Comparison of demographic characteristics between the groups
| Characteristics | Control Group | Keratoconus Group | P |
|---|---|---|---|
| Number of subjects, n | 42 | 42 | |
| Age, years (Mean±SD) (min-max) | 32.2±6.5 (21-45) | 31.2±9.5 (18-52) | 0.569 |
| Gender, n (%) | |||
| Female | 24 (57.1) | 27 (64.2) | 0.503 |
| Male | 18 (42.9) | 15 (35.8) | |
| Keratoconus severity, (n %) | |||
| Mild/moderate | 24 (57.1) | ||
| Severe | 18 (42.9 ) |
SD: Standard deviation
Figure 1.
Comparison of systemic immune inflammation index levels (SII) between the kerataconus and control groups
Table 2.
Laboratory characteristics of patients with keratoconus and control subjects
| Characteristics (Mean±SD) | Study Groups | P | |
|---|---|---|---|
|
| |||
| Control group (n=42) | Keratoconus group (n=42) | ||
| White Blood Cell Count (×109/L) | 6.92±1.28 | 7.73±1.36 | 0.006 |
| Neutrophil Count (×109/L) | 3.96±0.91 | 4.96±1.1 | <0.001 |
| Lymphocyte Count (×109/L) | 2.29±0.48 | 2.12±0.56 | 0.131 |
| Platelet Count (×109/L) | 238±45 | 286±50 | <0.001 |
| Systemic immune inflammation index (min-max) | 418±117 (232-679) | 709±236 (298-1254) | <0.001 |
| Neutrophil to Lymphocyte Ratio (min-max) | 1.7±0.3 (1.28-2.59) | 2.5±0.8 (1.29-5.45) | <0.001 |
| Platelet to Lymphocyte Ratio (min-max) | 106±23 (68-165) | 143±36 (76-216) | <0.001 |
| Red Cell Distribution Width (%) | 12.9±0.5 | 14.3±1.6 | <0.001 |
| Hemoglobin (g/dL) | 13.9±1.1 | 13.7±1.8 | 0.549 |
SD: Standard deviation
Table 3.
Comparison of laboratory data of keratoconus patients according to keratoconus severity
| Characteristics (Mean±SD) | Keratoconus group (n=42) | P | |
|---|---|---|---|
|
| |||
| Mild/moderate subgroup (n=24) | Severe subgroup (n=18) | ||
| Systemic immune inflammation index | 645±210 | 795±248 | 0.040 |
| Neutrophil to Lymphocyte Ratio | 2.49±1.01 | 2.51±0.58 | 0.925 |
| Platelet to Lymphocyte Ratio | 141±41 | 146±30 | 0.640 |
SD: Standard deviation
Table 4.
Comparison of laboratory data among the groups
| Characteristics (Mean±SD) | Mild Keratoconus (n=13) | Moderate Keratoconus (n=11) | Severe Keratoconus (n=18) | Control Group (n=42) | P |
|---|---|---|---|---|---|
| Systemic immune inflammation index | 643±250 | 672±145 | 869±213 | 418±116 | <0.001 |
| Neutrophil-to-lymphocyte ratio | 2.66±1.22 | 2.28±0.70 | 2.51±0.58 | 1.76±0.37 | <0.001 |
| Platelet-to-lymphocyte ratio | 137±46 | 144±35 | 146±30 | 106±22 | <0.001 |
SD: Standard deviation
According to the ROC curve analysis, the predictive value of the SII, NLR, and PLR was evaluated by comparing the AUC area.
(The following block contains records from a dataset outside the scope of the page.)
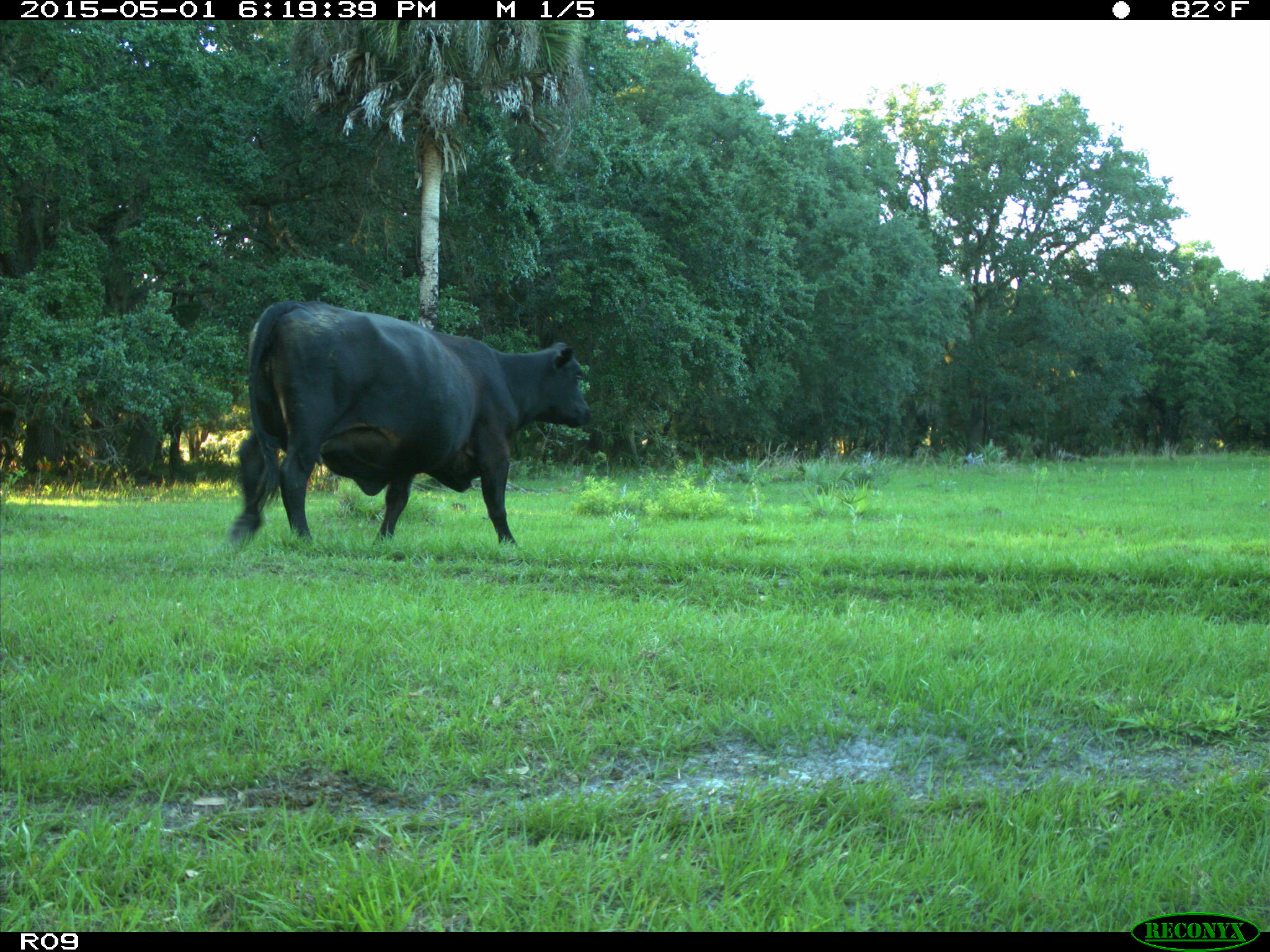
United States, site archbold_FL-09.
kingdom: Animalia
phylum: Chordata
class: Mammalia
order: Artiodactyla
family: Bovidae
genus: Bos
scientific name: Bos taurus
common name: domestic cow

The AUC of the SII, NLR, and PLR for KC were 0.846, 0.778, and 0.796, respectively [Fig. 2], indicating that SII is superior to other inflammatory indices. The optimal cutoff value of SII to predict KC was > 469, with 79% sensitivity and 72% specificity (95% confidence interval 0.763–0.929, P < 0.001).
Figure 2.
Receiver operator characteristic (ROC) curve of systemic immune inflammation index (SII), neutrophil/lymphocyte ratio (NLR) and platelet to lymphocyte ratio (PLR) for the prediction of kerataconus
Discussion
To date, this is the first study evaluating the SII levels in patients with KC. This study showed that compared to healthy controls, KC eyes had significant increased levels of SII as well as NLR, RDW and PLR. In addition, SII values were found to be significantly higher in patients with severe patients with KC.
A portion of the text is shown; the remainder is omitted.